Quick start
===========

.. _installation:

Installation
------------

To use LangSpace, first install it using pip:

.. code-block:: console

   (.venv) $ pip install langspace


Probing an LM-VAE
------------------

.. _usage:

Here's a basic example of how to perform a disentanglement evaluation and an interpolation probe on an LM-VAE model trained with LangVAE
(or use our example `Colab notebook <https://colab.research.google.com/drive/1l4JGTVYGFAPiftrnmz0SdlcUwiamR1sa>`_):


.. code-block:: python

    import torch
    import nltk
    from langvae import LangVAE
    from saf_datasets import EntailmentBankDataSet
    from langspace.probe import DisentanglementProbe
    from langspace.metrics.disentanglement import DisentanglementMetric as Metric
    from langspace.probe import InterpolationProbe
    from langspace.metrics.interpolation import InterpolationMetric as InterpMetric
    from saf.importers import ListImporter

    # Load annotated data from saf_datasets.
    dataset = EntailmentBankDataSet.from_resource("pos+lemma+ctag+dep+srl#expl_only-noreps")
    annotations = {"srl_f": dataset.annotations["srl"]}

    # The 'srl' annotation contains a list with the role of a single token in each phrase in the sentence.
    # 'srl_f' will contain the first non-empty srl annotation for each token.
    for sent in dataset:
        for token in sent.tokens:
            srl = token.annotations["srl"]
            token_annot = [lbl for lbl in srl if (lbl != "O")][0] if (len(set(srl)) > 1) else srl[0]
            token.annotations["srl_f"] = token_annot


    # Load explanation LM-VAE for generation.
    model = LangVAE.load_from_hf_hub("neuro-symbolic-ai/eb-langcvae-bert-base-cased-gpt2-srl-l128") # Loads model from HuggingFace Hub.
    model.eval()

    if (torch.cuda.is_available()):
      model.encoder.to("cuda")
      model.decoder.to("cuda")
      model.encoder.init_pretrained_model()
      model.decoder.init_pretrained_model()

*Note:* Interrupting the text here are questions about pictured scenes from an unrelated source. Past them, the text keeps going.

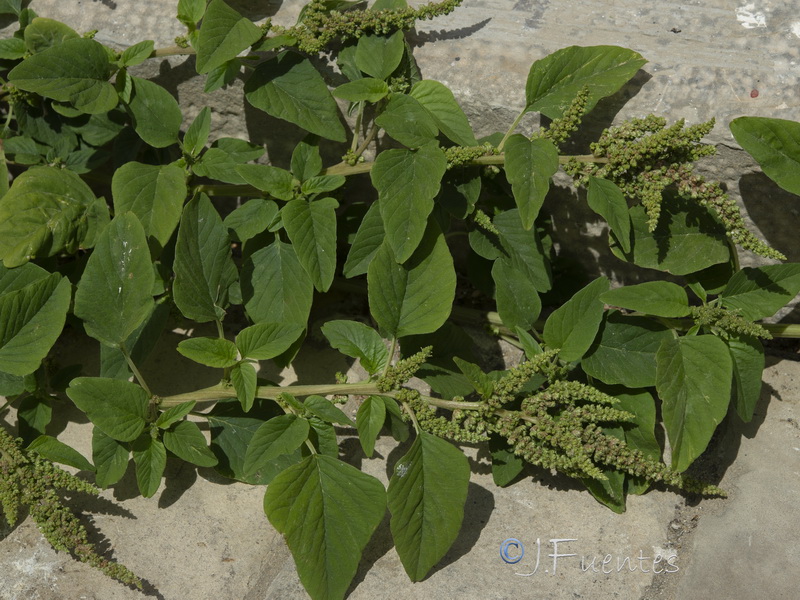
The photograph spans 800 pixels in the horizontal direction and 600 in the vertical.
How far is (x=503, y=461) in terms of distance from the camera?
1.67m

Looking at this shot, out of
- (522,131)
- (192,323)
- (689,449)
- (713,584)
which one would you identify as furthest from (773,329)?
(192,323)

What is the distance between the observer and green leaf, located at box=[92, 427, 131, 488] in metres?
1.56

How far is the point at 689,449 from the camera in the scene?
1.48m

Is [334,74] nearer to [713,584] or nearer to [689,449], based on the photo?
[689,449]

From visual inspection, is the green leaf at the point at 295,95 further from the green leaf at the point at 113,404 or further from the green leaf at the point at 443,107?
the green leaf at the point at 113,404

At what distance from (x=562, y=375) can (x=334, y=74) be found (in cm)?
87

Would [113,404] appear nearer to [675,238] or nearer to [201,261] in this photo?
[201,261]

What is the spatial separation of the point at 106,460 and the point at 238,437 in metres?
0.26

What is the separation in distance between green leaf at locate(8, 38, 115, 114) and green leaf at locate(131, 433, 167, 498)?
730 mm

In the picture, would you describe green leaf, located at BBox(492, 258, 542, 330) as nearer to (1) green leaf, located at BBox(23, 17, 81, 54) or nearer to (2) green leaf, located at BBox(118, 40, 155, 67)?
(2) green leaf, located at BBox(118, 40, 155, 67)

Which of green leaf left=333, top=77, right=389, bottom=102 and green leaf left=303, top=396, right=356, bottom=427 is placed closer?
green leaf left=303, top=396, right=356, bottom=427

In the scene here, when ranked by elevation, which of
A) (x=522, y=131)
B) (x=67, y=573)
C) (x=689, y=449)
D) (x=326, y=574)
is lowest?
(x=67, y=573)

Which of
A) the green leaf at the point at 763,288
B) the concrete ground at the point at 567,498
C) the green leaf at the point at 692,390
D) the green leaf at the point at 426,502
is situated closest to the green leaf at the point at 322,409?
the green leaf at the point at 426,502

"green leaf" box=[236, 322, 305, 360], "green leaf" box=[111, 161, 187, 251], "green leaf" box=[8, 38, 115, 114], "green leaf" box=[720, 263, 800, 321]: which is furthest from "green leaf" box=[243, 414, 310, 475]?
"green leaf" box=[720, 263, 800, 321]
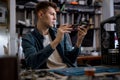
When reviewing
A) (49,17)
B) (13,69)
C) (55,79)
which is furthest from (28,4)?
(13,69)

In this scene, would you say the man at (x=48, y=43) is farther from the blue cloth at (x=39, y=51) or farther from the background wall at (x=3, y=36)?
the background wall at (x=3, y=36)

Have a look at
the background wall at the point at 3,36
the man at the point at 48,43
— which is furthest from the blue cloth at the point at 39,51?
the background wall at the point at 3,36

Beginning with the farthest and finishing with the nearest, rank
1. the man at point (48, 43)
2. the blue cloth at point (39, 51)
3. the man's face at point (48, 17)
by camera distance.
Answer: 1. the man's face at point (48, 17)
2. the man at point (48, 43)
3. the blue cloth at point (39, 51)

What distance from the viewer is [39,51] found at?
5.76ft

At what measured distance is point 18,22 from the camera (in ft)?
12.0

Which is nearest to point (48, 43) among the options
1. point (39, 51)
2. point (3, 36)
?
point (39, 51)

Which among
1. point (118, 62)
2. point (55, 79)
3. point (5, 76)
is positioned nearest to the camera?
point (5, 76)

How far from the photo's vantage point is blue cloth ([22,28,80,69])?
167 cm

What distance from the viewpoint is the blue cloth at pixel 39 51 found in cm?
167

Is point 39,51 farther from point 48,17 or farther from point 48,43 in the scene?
point 48,17

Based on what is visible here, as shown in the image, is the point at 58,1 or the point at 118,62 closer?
the point at 118,62

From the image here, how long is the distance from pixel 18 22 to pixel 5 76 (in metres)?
3.29

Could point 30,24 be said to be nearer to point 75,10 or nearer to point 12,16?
point 12,16

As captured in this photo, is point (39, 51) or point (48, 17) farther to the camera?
point (48, 17)
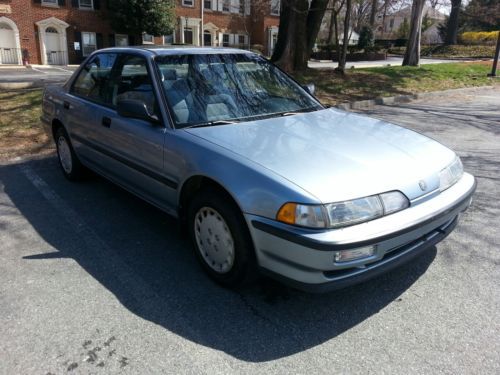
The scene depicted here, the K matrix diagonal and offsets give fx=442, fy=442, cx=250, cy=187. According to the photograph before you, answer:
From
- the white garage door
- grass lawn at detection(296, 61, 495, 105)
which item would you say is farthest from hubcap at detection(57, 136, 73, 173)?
the white garage door

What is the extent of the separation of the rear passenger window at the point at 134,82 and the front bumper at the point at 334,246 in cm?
162

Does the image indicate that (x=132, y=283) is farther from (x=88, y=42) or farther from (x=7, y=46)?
(x=88, y=42)

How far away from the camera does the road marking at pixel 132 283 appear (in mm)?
2498

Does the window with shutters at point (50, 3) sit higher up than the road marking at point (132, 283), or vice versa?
the window with shutters at point (50, 3)

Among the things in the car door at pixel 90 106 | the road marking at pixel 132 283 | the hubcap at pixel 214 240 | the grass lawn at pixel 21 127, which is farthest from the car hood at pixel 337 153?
the grass lawn at pixel 21 127

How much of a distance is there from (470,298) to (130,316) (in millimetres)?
2289

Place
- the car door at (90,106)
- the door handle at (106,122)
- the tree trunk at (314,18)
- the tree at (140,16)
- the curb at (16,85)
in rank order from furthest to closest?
the tree at (140,16)
the tree trunk at (314,18)
the curb at (16,85)
the car door at (90,106)
the door handle at (106,122)

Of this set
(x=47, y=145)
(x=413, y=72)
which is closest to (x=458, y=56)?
(x=413, y=72)

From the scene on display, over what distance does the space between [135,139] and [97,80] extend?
4.41 ft

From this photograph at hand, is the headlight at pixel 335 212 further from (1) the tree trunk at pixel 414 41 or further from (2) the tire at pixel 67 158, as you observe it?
(1) the tree trunk at pixel 414 41

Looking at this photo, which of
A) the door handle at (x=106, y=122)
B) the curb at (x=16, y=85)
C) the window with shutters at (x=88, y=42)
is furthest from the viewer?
the window with shutters at (x=88, y=42)

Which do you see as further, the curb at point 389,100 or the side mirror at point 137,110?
the curb at point 389,100

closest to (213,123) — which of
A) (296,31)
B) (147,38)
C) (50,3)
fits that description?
(296,31)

    # Probing latent disentanglement
    gen_factors = {
        "direction": ["ARGM-DIR"],
        "because": ["ARGM-CAU"],
        "purpose": ["ARGM-PRP","ARGM-PNC", "ARGM-GOL"],
        "more": ["ARGM-EXT"],
        "location": ["ARGM-LOC"],
        "argument": ["ARG0", "ARG1", "ARG2", "ARG3", "ARG4"],
        "manner": ["ARGM-MNR"],
        "can": ["ARGM-MOD"],
        "argm-prd": ["ARGM-PRD"],
        "empty": ["O"],
        "negation": ["ARGM-NEG"],
        "verb": ["V"],
        "if-then": ["ARGM-ADV", "ARGM-DIS"],
        "time": ["ARGM-TMP"],
        "C-ARG": ["C-ARG1", "C-ARG0", "C-AGR2"]
    }

    # Change SRL labels to match dataset annotation vocabulary.
    for factor in gen_factors:
        gen_factors[factor] = ["I-" + lbl if (lbl != "O") else lbl for lbl in gen_factors[factor]]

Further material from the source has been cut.